Cybercrime and HIPAA; are you at risk?

This is quite interesting and potentially may raise more questions than answers.  Let’s consider a couple of scenarios first:thief background

  1. Business provides healthcare insurance as a self-insured company.  This basically means that instead of buying a plan for its employees thru a broker or exchange the business has implemented a risk management plan where they become responsible for the financial risk for providing health care benefits to its employees.
  2. Business/school has a nurse or similar healthcare professional on site who handles minor on site accidents.
  3. Business conducts on site-drug testing.
  4. Business offers on site physicals to its employees.
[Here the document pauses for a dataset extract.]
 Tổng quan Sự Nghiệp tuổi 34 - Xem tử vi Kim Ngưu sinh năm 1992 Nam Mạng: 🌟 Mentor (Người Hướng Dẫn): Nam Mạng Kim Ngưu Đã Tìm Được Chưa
Based on the above, consider the following questions?

  1. How many of the above businesses are considered Covered Entities under the Health Insurance Portability Act (HIPAA) and therefore must comply with this law?
  2. How many of the above businesses have Patient Health Information (PHI) in their possession?
  3. Will having access to PHI makes a business a Covered Entity?
  4. In case of a breach, will the actions required be the same for all of them?

Based on HIPAA , the rules apply to Covered Entities and Business Associates.  However the name of Covered Entity only applies to health plans, health care clearinghouses, Business Associates and any health care provider who transmits health information in electronic form in connection with transactions for which the Health and Human Services (HHS) Secretary has implemented standards based on HIPAA. Let’s go a little deeper with the definitions and consider the basic categories mentioned above:

  • Provider.  Health care professional or entity, regardless of size, which electronically transmits health information in connection with certain transactions such as claims, eligibility inquiries and other electronic transactions, is a covered entity.
  • Health Plan.  Individual and group plans that provide or pay the cost of medical care are covered entities.
  • Health Care Clearinghouse.  Entities that process information from another entity and changes the same into a format that the receiving entity can process.
  • Business Associate.  Person or entity that is not an employee of Covered Entity but that the same receives access to PHI from the Covered to perform a function or activity in behalf if such Covered Entity.

Sounds simple but consider the following, when Sony Pictures files were illegally accessed (hacked), the people doing so had access to employees records.  Chances are that some of these records contained health information.  Could some of this information fall under the PHI category?  Was this illegal access a HIPAA Security Breach? I actually have the answers to these questions but this time I decided to make it interesting and open the article for comments.  However for those readers that are not interested in the details I have the following recommendations:

  1. Keep health information separated from regular personnel records;
  2. Encrypt all electronic information;
  3. Keep antivirus and firewalls up to date;
  4. Consider the implementation of a Security Management Plan;
  5. Consider cyber liability and legal liability products.

Reality of life is that breaches are going to be a fact of life with the proliferation of technology and the reliance of software and hardware of our culture.  Also, the number of cyber criminals and activities in 2015 are expected to surpass that of previous years. So the remaining question is; what are you going to do about it?